____ Passage

File Uploader and OCR

sttrebo · 15 May 2020 14:38

good to know, thanks. seems i have a bit more learning to do…

RogerL · 15 May 2020 18:04

I have just had a PDF emailed to me, which has caused this to happen:

Monitoring directory D:\Temp\Scans for files
created -- D:\Temp\Scans\Qigong Classes.pdf
Exception in thread Thread-1:
Traceback (most recent call last):
  File "D:\Progs\WPy64-3770\python-3.7.7.amd64\lib\threading.py", line 926, in _bootstrap_inner
    self.run()
  File "D:\Progs\WPy64-3770\python-3.7.7.amd64\lib\site-packages\watchdog\observers\api.py", line 196, in run
    self.dispatch_events(self.event_queue, self.timeout)
  File "D:\Progs\WPy64-3770\python-3.7.7.amd64\lib\site-packages\watchdog\observers\api.py", line 369, in dispatch_events
    handler.dispatch(event)
  File "D:\Progs\WPy64-3770\python-3.7.7.amd64\lib\site-packages\watchdog\events.py", line 336, in dispatch
    }[event.event_type](event)
  File "D:\Progs\WPy64-3770\python-3.7.7.amd64\lib\site-packages\rest_uploader\rest_uploader.py", line 70, in on_created
    self._event_handler(event.src_path)
  File "D:\Progs\WPy64-3770\python-3.7.7.amd64\lib\site-packages\rest_uploader\rest_uploader.py", line 53, in _event_handler
    if filesize < 1 or (ext == ".pdf" and not pdf_valid(path)):
  File "D:\Progs\WPy64-3770\python-3.7.7.amd64\lib\site-packages\rest_uploader\img_process.py", line 34, in pdf_valid
    if open_pdf(filename) is None:
  File "D:\Progs\WPy64-3770\python-3.7.7.amd64\lib\site-packages\rest_uploader\img_process.py", line 25, in open_pdf
    pdfFileObject = open(filename, "rb")
PermissionError: [Errno 13] Permission denied: 'D:\\Temp\\Scans\\Qigong Classes.pdf'

This raises two questions.

If this happens it seems that rest_uploader is stuck and has to be restarted… I plopped another PDF known to be transferred previously into the scan folder and nothing happened. Is this right?
I don’t care what the permissions are for a PDF sent to me by email, I just want it transferred to Joplin. Will I have to worry about the permissions of every file that is emailed to me?

________
____ Data supplied

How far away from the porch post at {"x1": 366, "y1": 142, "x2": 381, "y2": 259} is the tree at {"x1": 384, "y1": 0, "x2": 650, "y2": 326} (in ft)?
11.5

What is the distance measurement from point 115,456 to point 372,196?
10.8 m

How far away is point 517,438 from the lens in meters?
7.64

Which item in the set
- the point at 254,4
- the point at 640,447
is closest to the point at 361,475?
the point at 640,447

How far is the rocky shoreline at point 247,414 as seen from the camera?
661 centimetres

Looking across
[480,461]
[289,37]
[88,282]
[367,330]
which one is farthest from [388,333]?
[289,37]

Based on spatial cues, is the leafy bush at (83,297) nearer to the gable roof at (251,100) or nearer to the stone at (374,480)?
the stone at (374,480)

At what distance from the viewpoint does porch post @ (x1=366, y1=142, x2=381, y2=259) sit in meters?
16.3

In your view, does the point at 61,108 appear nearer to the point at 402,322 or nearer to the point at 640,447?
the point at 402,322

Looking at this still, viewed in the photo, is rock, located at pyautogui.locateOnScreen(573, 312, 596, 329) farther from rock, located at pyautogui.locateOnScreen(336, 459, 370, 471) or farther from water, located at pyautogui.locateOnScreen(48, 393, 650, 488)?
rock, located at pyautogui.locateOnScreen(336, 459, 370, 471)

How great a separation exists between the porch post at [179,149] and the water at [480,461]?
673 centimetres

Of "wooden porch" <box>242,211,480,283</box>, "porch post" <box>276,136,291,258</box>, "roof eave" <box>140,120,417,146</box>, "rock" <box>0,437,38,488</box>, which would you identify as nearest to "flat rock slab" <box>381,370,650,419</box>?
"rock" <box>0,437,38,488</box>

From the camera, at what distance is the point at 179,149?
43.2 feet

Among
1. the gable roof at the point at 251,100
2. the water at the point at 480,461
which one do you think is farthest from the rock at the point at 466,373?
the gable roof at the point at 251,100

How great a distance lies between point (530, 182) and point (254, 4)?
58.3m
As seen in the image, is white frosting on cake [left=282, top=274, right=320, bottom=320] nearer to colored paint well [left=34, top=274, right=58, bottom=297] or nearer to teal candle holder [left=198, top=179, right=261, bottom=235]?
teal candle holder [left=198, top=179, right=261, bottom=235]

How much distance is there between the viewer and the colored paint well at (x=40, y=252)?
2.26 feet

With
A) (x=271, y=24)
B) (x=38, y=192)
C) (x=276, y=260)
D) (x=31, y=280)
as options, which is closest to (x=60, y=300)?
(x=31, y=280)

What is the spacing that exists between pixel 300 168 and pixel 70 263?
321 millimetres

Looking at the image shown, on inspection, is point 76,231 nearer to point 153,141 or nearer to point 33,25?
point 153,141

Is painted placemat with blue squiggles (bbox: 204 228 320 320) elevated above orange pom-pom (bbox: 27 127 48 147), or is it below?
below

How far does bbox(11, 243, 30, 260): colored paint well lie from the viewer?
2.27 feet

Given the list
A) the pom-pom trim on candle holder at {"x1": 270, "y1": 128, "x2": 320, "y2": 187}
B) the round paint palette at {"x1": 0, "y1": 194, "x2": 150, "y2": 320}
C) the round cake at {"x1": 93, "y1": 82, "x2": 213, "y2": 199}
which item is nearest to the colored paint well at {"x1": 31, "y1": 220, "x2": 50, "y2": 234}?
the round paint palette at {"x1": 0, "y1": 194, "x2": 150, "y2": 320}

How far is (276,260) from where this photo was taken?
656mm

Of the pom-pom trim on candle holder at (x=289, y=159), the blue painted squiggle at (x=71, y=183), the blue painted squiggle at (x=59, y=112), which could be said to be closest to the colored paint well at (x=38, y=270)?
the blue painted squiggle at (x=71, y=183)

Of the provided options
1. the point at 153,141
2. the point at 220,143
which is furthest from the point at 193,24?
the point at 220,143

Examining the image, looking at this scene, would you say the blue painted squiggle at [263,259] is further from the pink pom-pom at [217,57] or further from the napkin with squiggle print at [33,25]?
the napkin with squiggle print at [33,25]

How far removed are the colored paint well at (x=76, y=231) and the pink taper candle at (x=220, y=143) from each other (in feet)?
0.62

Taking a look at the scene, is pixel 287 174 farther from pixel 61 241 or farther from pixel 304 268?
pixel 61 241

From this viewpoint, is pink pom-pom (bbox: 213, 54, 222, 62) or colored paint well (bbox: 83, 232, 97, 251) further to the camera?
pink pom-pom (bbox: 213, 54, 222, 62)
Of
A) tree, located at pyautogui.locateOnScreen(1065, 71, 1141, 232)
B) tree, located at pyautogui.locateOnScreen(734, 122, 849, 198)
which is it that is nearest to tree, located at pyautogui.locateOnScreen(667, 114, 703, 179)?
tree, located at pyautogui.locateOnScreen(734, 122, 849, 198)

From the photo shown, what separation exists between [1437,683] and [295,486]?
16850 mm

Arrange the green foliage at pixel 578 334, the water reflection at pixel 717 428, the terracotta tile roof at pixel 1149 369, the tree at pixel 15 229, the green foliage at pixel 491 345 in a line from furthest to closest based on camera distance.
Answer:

________

_Tasks for this exercise:_
**A.** Output the entire forum thread about the file uploader and OCR, reproducing it word for word.
**B.** Return the stretch of the records from the line containing "Taking a look" through the end of the records, reproducing it verbatim and nothing more.
The forum thread and the records come from unrelated sources.

_Task results:_
**A.**
File Uploader and OCR

sttrebo · 15 May 2020 14:38

good to know, thanks. seems i have a bit more learning to do…

RogerL · 15 May 2020 18:04

I have just had a PDF emailed to me, which has caused this to happen:

Monitoring directory D:\Temp\Scans for files
created -- D:\Temp\Scans\Qigong Classes.pdf
Exception in thread Thread-1:
Traceback (most recent call last):
  File "D:\Progs\WPy64-3770\python-3.7.7.amd64\lib\threading.py", line 926, in _bootstrap_inner
    self.run()
  File "D:\Progs\WPy64-3770\python-3.7.7.amd64\lib\site-packages\watchdog\observers\api.py", line 196, in run
    self.dispatch_events(self.event_queue, self.timeout)
  File "D:\Progs\WPy64-3770\python-3.7.7.amd64\lib\site-packages\watchdog\observers\api.py", line 369, in dispatch_events
    handler.dispatch(event)
  File "D:\Progs\WPy64-3770\python-3.7.7.amd64\lib\site-packages\watchdog\events.py", line 336, in dispatch
    }[event.event_type](event)
  File "D:\Progs\WPy64-3770\python-3.7.7.amd64\lib\site-packages\rest_uploader\rest_uploader.py", line 70, in on_created
    self._event_handler(event.src_path)
  File "D:\Progs\WPy64-3770\python-3.7.7.amd64\lib\site-packages\rest_uploader\rest_uploader.py", line 53, in _event_handler
    if filesize < 1 or (ext == ".pdf" and not pdf_valid(path)):
  File "D:\Progs\WPy64-3770\python-3.7.7.amd64\lib\site-packages\rest_uploader\img_process.py", line 34, in pdf_valid
    if open_pdf(filename) is None:
  File "D:\Progs\WPy64-3770\python-3.7.7.amd64\lib\site-packages\rest_uploader\img_process.py", line 25, in open_pdf
    pdfFileObject = open(filename, "rb")
PermissionError: [Errno 13] Permission denied: 'D:\\Temp\\Scans\\Qigong Classes.pdf'

This raises two questions.

If this happens it seems that rest_uploader is stuck and has to be restarted… I plopped another PDF known to be transferred previously into the scan folder and nothing happened. Is this right?
I don’t care what the permissions are for a PDF sent to me by email, I just want it transferred to Joplin. Will I have to worry about the permissions of every file that is emailed to me?

**B.**
Taking a look at the scene, is pixel 287 174 farther from pixel 61 241 or farther from pixel 304 268?
pixel 61 241

From this viewpoint, is pink pom-pom (bbox: 213, 54, 222, 62) or colored paint well (bbox: 83, 232, 97, 251) further to the camera?
pink pom-pom (bbox: 213, 54, 222, 62)
Of
A) tree, located at pyautogui.locateOnScreen(1065, 71, 1141, 232)
B) tree, located at pyautogui.locateOnScreen(734, 122, 849, 198)
which is it that is nearest to tree, located at pyautogui.locateOnScreen(667, 114, 703, 179)?
tree, located at pyautogui.locateOnScreen(734, 122, 849, 198)

From the photo shown, what separation exists between [1437,683] and [295,486]?
16850 mm

Arrange the green foliage at pixel 578 334, the water reflection at pixel 717 428, the terracotta tile roof at pixel 1149 369, the tree at pixel 15 229, the green foliage at pixel 491 345 in a line from furthest to closest based on camera distance.
Answer:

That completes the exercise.